Start of Supplied information

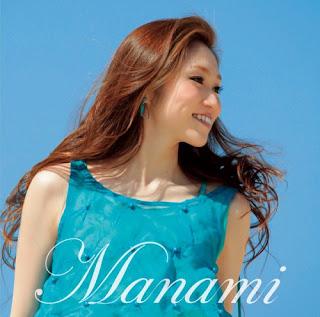 Manami - Fanfare ファンファーレ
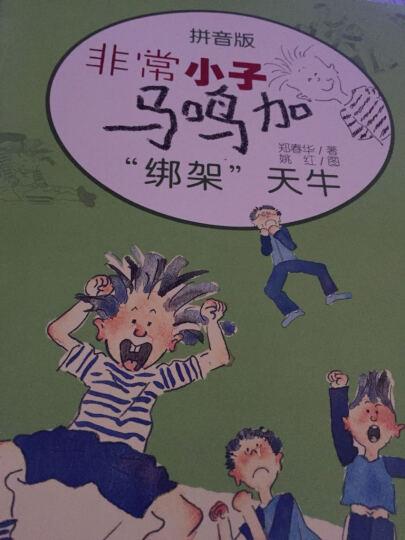 """非常小子马鸣加:""""绑架""""天牛(拼音版) 晒单图"""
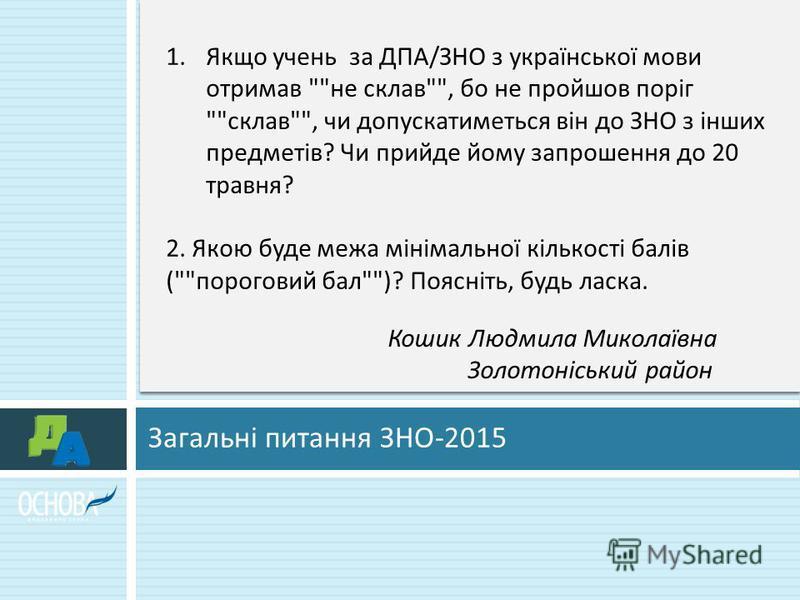 Загальні питання ЗНО -2015 1.Якщо учень за ДПА / ЗНО з української мови отримав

End of Supplied information

Would it be possible to copy the material exactly, excluding the images?

 Manami - Fanfare ファンファーレ
 """非常小子马鸣加:""""绑架""""天牛(拼音版) 晒单图"""
 Загальні питання ЗНО -2015 1.Якщо учень за ДПА / ЗНО з української мови отримав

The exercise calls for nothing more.